Da «1984»
«La verità è solo quello che il Partito ritiene vero. Non è possibile discernere la realtà se non attraverso gli occhi del Partito. È questo ciò che devi imparare da capo, Winston, e per ottenere un simile scopo è necessario un atto di autoannientamento, uno sforzo della volontà. Per diventare sano di mente devi umiliare te stesso».
Tacque per qualche momento, come per dare a Winston il tempo di afferrare fino in fondo quanto aveva detto.
«Ricordi» riprese a dire «di aver scritto nel tuo diario: “La libertà è la libertà di dire che due più due fa quattro”?».
«Sì» rispose Winston.
O’Brien gli voltò le spalle, quindi sollevò la mano sinistra, tenendo il pollice nascosto e le quattro dita tese.

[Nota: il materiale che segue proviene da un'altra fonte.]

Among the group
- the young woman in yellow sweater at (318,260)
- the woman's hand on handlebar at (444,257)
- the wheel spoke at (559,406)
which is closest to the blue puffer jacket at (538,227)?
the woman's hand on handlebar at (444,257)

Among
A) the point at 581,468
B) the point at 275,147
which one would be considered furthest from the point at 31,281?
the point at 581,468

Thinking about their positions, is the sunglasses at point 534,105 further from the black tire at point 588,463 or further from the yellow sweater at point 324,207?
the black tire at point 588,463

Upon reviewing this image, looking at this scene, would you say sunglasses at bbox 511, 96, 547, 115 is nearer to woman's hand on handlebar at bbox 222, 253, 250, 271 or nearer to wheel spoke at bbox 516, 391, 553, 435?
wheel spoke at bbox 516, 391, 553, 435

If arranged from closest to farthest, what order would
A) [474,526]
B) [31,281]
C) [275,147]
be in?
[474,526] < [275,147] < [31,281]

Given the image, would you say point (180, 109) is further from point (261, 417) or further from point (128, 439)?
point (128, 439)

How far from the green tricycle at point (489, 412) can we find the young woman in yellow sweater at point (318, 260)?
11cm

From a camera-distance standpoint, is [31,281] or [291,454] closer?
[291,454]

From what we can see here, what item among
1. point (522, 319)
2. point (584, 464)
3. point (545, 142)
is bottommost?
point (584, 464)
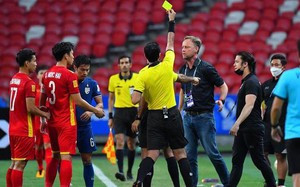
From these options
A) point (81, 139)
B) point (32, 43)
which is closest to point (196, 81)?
point (81, 139)

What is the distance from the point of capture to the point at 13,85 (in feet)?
35.0

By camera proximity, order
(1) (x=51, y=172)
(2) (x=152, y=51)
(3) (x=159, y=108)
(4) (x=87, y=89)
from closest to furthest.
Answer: (2) (x=152, y=51) → (3) (x=159, y=108) → (1) (x=51, y=172) → (4) (x=87, y=89)

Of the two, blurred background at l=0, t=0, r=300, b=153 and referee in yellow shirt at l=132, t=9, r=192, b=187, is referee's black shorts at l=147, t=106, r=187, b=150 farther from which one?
blurred background at l=0, t=0, r=300, b=153

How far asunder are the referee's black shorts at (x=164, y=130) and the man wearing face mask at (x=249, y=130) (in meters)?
0.96

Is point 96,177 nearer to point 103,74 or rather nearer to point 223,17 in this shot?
point 103,74

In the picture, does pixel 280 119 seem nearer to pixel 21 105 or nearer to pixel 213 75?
pixel 213 75

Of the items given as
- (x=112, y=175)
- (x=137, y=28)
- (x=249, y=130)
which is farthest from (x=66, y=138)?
(x=137, y=28)

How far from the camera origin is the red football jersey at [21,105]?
1059 centimetres

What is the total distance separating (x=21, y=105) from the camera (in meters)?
10.6

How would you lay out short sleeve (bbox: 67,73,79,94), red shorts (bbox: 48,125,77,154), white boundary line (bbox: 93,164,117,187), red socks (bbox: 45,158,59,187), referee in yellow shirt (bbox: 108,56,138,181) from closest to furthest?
short sleeve (bbox: 67,73,79,94), red shorts (bbox: 48,125,77,154), red socks (bbox: 45,158,59,187), white boundary line (bbox: 93,164,117,187), referee in yellow shirt (bbox: 108,56,138,181)

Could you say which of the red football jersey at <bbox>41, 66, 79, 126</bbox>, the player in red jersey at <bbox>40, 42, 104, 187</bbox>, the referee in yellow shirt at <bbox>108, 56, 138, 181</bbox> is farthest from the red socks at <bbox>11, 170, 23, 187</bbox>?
the referee in yellow shirt at <bbox>108, 56, 138, 181</bbox>

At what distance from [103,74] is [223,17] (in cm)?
540

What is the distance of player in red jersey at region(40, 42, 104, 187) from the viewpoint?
34.2 feet

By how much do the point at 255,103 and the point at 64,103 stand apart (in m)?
2.91
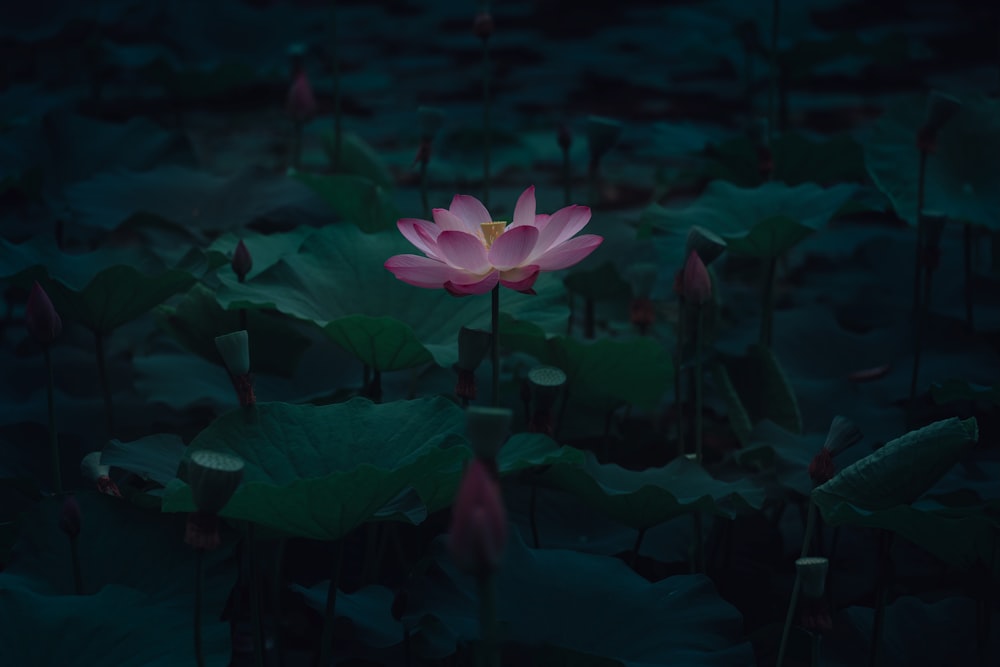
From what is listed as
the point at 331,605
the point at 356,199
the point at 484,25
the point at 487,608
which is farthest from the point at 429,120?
the point at 487,608

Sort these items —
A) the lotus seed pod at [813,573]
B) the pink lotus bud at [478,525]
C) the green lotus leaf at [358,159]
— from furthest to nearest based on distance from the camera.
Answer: the green lotus leaf at [358,159] → the lotus seed pod at [813,573] → the pink lotus bud at [478,525]

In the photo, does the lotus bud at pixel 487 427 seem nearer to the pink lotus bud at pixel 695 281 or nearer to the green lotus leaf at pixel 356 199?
the pink lotus bud at pixel 695 281

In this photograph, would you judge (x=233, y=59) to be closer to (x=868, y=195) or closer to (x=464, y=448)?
(x=868, y=195)

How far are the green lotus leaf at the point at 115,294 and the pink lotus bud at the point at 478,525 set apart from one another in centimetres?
73

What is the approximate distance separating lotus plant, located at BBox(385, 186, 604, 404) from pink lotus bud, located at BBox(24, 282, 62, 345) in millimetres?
321

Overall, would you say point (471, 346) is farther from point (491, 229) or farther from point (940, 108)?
point (940, 108)

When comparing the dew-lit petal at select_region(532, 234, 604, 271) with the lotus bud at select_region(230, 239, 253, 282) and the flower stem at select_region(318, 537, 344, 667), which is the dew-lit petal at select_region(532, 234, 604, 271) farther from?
the lotus bud at select_region(230, 239, 253, 282)

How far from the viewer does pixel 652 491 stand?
39.3 inches

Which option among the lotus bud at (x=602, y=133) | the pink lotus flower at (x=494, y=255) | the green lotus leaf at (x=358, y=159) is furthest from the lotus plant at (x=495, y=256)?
the green lotus leaf at (x=358, y=159)

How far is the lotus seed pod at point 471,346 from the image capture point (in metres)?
0.95

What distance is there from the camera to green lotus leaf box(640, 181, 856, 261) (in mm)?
1378

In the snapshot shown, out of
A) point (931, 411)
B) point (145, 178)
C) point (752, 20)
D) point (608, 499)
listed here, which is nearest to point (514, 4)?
point (752, 20)

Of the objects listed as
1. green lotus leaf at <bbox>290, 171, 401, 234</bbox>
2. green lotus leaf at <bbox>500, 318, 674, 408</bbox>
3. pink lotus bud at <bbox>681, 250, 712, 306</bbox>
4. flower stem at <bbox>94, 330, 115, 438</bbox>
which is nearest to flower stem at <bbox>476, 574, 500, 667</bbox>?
pink lotus bud at <bbox>681, 250, 712, 306</bbox>

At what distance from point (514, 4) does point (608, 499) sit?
198 inches
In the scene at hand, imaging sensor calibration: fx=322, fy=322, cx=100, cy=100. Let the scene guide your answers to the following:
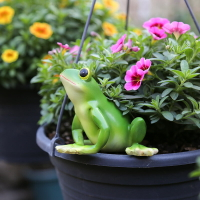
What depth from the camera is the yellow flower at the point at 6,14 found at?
78.0 inches

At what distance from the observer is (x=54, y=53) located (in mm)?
1237

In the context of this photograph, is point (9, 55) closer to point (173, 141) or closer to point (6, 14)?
point (6, 14)

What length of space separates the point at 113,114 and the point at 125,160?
15 centimetres

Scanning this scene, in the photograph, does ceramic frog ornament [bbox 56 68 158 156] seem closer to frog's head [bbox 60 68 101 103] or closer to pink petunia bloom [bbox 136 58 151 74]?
frog's head [bbox 60 68 101 103]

«Quante sono le dita che tengo alzate, Winston?».
«Quattro».
«E se il Partito dice che le dita non sono quattro ma cinque, quante sono?».
«Quattro».
La parola terminò in un rantolo di dolore. L’ago del quadrante era balzato a cinquantacinque. Ora il corpo di Winston grondava sudore. L’aria gli entrava a forza nei polmoni e ne fuoriusciva sotto forma di lunghi gemiti che non riusciva a trattenere neanche stringendo i denti. O’Brien lo guardava, con le quattro dita ancora tese. Riportò la leva alla posizione di prima. Questa volta il dolore si attenuò solo di poco.
«Quante dita sono, Winston?».
«Quattro».
L’ago salì a sessanta.
«Quante dita sono, Winston?».
«Quattro! Quattro! Che altro posso dire?».
L’ago doveva essere risalito di nuovo, ma lui non lo guardò. Era tutto preso dalla visione delle quattro dita e di quel volto duro e severo. Le dita gli si stagliavano davanti come altrettanti pilastri, enormi, indistinte. Sembravano vibrare, ma non c’era dubbio: erano quattro.
«Quante dita sono, Winston?».
«Quattro! Basta, basta! Ma perché non ti fermi? Sono quattro, quattro!».
«Quante dita sono, Winston?».
«Cinque! Cinque! Cinque!».
«No, Winston, è inutile. Tu stai mentendo, tu credi ancora che siano quattro. Per piacere, quante dita sono?».
«Quattro! Cinque! Tutto quello che vuoi! Ma basta con questa sofferenza!».
All’improvviso si ritrovò seduto, con O’Brien che gli cingeva le spalle con le braccia. Forse aveva perso i sensi per qualche secondo. I legacci che gli avevano stretto il corpo ora erano allentati. Si sentiva gelare, batteva i denti, il corpo scosso da convulsioni irrefrenabili, mentre un fiotto di lacrime gli correva giù per le guance. Per un attimo si afferrò a O’Brien, come un bambino, stranamente confortato da quel braccio grande e grosso che gli cingeva le spalle. Aveva l’impressione che O’Brien lo proteggesse, che il dolore fosse qualcosa che veniva da fuori, da una qualche sorgente esterna, e che O’Brien fosse l’uomo che poteva stornarlo da quella pena.
«Sei lento nell’apprendere, Winston» disse O’Brien con dolcezza.
«Ma come posso fare a meno…» piagnucolò «come posso fare a meno di vedere quello che ho davanti agli occhi? Due più due fa quattro».
«A volte, Winston. A volte fa cinque, a volte tre. A volte fa cinque, quattro e tre contemporaneamente. Devi sforzarti di più. Non è facile diventare sani di mente».